* GOAL OF THE EXERCISE *
Retype, word for word, everything in the records from the line containing "From the photo, visually" down to the line containing "A: the tree at point 700,154", both of those lines included.

------------------------

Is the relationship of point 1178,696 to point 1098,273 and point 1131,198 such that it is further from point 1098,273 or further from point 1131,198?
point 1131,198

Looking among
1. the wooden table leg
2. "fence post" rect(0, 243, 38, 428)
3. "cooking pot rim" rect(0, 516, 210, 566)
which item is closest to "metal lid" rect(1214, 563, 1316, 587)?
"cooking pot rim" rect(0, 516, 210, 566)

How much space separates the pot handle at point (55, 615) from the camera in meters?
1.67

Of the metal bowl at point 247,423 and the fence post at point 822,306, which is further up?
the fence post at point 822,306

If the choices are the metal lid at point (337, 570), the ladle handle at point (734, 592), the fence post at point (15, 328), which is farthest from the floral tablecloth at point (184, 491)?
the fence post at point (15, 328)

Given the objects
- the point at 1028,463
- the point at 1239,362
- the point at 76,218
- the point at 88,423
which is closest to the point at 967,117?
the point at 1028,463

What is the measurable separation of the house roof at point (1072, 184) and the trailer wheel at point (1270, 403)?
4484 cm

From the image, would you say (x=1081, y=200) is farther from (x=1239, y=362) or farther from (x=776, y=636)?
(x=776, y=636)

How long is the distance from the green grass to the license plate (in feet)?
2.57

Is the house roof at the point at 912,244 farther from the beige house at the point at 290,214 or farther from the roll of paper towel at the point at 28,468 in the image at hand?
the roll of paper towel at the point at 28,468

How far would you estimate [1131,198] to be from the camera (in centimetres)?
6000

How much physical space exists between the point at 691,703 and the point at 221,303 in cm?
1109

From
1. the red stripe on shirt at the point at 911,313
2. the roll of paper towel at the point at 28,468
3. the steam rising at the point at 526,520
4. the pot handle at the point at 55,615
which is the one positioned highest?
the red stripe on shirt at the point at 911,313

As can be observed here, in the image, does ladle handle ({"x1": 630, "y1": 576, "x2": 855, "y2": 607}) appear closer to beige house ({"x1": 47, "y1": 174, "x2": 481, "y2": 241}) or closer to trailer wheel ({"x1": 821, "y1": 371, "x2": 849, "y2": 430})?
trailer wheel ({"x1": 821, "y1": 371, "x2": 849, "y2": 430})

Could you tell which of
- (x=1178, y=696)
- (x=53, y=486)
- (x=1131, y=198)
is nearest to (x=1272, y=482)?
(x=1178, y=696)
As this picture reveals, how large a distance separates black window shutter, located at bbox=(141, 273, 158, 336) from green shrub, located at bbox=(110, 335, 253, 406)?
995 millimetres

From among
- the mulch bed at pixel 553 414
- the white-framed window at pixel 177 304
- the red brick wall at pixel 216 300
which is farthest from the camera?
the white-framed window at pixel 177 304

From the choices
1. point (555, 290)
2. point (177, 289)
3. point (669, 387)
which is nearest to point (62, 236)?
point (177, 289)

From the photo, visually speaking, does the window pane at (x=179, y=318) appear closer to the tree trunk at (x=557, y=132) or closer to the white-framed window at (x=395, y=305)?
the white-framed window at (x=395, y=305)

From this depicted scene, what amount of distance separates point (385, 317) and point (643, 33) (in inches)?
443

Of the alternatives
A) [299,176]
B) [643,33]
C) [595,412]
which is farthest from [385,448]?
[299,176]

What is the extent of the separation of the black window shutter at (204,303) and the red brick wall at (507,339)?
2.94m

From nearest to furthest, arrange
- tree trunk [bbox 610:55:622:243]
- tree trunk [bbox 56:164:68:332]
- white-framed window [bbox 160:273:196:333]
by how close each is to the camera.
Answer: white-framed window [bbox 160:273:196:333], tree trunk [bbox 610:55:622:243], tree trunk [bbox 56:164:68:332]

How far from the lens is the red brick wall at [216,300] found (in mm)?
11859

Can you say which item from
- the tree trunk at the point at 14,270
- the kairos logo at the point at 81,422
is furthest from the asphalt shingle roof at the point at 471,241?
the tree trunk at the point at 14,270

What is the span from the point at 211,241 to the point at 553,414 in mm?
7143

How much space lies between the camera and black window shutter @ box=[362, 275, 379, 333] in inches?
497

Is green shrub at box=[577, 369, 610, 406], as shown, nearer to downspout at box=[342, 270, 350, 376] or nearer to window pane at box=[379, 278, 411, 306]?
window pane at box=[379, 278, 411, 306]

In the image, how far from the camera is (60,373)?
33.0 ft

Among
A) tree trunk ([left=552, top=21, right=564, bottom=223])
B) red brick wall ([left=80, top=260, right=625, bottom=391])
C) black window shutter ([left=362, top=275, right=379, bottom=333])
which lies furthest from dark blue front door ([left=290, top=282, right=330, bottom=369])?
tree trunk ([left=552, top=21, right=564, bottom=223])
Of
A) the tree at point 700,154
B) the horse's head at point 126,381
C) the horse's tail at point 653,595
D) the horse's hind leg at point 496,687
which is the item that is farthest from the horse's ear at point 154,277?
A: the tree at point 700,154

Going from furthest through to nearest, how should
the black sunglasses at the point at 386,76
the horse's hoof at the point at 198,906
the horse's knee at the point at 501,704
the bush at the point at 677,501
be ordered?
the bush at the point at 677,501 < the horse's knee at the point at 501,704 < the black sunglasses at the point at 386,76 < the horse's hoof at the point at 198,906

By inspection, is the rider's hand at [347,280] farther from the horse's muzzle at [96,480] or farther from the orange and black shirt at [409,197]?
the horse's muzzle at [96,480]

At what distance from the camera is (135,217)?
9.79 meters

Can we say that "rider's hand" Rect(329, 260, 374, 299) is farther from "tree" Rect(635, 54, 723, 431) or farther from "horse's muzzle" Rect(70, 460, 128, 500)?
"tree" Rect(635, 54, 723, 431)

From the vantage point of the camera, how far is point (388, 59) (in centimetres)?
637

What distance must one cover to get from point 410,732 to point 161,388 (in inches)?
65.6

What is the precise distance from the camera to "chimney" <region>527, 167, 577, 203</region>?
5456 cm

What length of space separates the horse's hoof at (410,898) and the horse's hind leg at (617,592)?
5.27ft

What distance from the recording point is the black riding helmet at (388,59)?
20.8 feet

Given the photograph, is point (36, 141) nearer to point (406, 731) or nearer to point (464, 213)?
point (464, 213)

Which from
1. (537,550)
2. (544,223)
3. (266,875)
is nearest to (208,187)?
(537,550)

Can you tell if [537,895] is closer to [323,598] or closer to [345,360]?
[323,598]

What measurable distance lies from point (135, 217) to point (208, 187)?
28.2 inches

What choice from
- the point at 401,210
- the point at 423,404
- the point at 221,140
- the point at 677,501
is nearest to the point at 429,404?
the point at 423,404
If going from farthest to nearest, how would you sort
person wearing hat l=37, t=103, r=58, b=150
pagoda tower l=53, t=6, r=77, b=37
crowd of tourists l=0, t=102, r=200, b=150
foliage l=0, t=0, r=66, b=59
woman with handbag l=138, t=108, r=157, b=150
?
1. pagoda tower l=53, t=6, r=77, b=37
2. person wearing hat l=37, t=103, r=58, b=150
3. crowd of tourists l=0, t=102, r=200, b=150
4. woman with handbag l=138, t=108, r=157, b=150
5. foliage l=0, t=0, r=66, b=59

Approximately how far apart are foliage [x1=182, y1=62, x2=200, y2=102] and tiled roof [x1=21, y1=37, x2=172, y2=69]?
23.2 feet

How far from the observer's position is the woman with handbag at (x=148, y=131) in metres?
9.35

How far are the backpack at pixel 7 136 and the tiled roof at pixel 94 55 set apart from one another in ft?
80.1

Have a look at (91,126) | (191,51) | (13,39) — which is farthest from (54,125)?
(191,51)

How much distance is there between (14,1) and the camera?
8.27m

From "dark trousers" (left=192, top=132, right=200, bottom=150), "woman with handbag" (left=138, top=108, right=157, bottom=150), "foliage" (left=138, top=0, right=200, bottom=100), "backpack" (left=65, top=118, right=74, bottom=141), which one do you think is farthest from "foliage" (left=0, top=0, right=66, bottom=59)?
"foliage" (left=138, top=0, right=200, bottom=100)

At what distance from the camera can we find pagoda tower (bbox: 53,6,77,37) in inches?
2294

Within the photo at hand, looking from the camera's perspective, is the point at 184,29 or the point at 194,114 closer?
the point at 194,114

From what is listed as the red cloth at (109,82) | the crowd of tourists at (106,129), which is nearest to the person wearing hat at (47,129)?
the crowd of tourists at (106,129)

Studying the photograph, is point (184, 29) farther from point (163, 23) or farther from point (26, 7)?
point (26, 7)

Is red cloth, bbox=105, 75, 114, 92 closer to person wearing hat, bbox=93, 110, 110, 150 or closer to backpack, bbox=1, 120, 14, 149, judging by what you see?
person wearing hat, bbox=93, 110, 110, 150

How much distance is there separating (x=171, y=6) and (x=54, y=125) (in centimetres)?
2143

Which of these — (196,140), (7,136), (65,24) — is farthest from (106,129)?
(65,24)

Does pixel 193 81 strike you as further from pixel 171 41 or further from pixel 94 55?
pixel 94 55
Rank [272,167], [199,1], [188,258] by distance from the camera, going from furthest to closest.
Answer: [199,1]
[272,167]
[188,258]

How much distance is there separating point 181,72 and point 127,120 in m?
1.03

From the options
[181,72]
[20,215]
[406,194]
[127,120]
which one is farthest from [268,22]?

------------------------

* WORKED SOLUTION *
From the photo, visually speaking, does the window pane at (x=179, y=318) appear closer to the tree trunk at (x=557, y=132) or closer to the white-framed window at (x=395, y=305)?
the white-framed window at (x=395, y=305)

From this depicted scene, what amount of distance separates point (385, 317) and point (643, 33) (in inches)?
443

Of the alternatives
A) [299,176]
B) [643,33]
C) [595,412]
which is farthest from [385,448]?
[299,176]

What is the extent of the separation of the black window shutter at (204,303) and the red brick wall at (507,339)?
2.94m

From nearest to furthest, arrange
- tree trunk [bbox 610:55:622:243]
- tree trunk [bbox 56:164:68:332]
- white-framed window [bbox 160:273:196:333]
by how close each is to the camera.
Answer: white-framed window [bbox 160:273:196:333], tree trunk [bbox 610:55:622:243], tree trunk [bbox 56:164:68:332]

How far from the lens is the red brick wall at [216,300] found (in mm)?
11859

Can you say which item from
- the tree trunk at the point at 14,270
- the kairos logo at the point at 81,422
is furthest from the asphalt shingle roof at the point at 471,241?
the tree trunk at the point at 14,270

What is the span from the point at 211,241 to the point at 553,414 in mm?
7143

How much space lies between the camera and black window shutter @ box=[362, 275, 379, 333] in inches?
497

Is green shrub at box=[577, 369, 610, 406], as shown, nearer to downspout at box=[342, 270, 350, 376] or nearer to window pane at box=[379, 278, 411, 306]?
window pane at box=[379, 278, 411, 306]

In the image, how far from the camera is (60,373)?
33.0 ft

Among
A) tree trunk ([left=552, top=21, right=564, bottom=223])
B) red brick wall ([left=80, top=260, right=625, bottom=391])
C) black window shutter ([left=362, top=275, right=379, bottom=333])
which lies furthest from dark blue front door ([left=290, top=282, right=330, bottom=369])?
tree trunk ([left=552, top=21, right=564, bottom=223])
Of
A) the tree at point 700,154
B) the horse's head at point 126,381
C) the horse's tail at point 653,595
D) the horse's hind leg at point 496,687
which is the item that is farthest from the horse's ear at point 154,277?
A: the tree at point 700,154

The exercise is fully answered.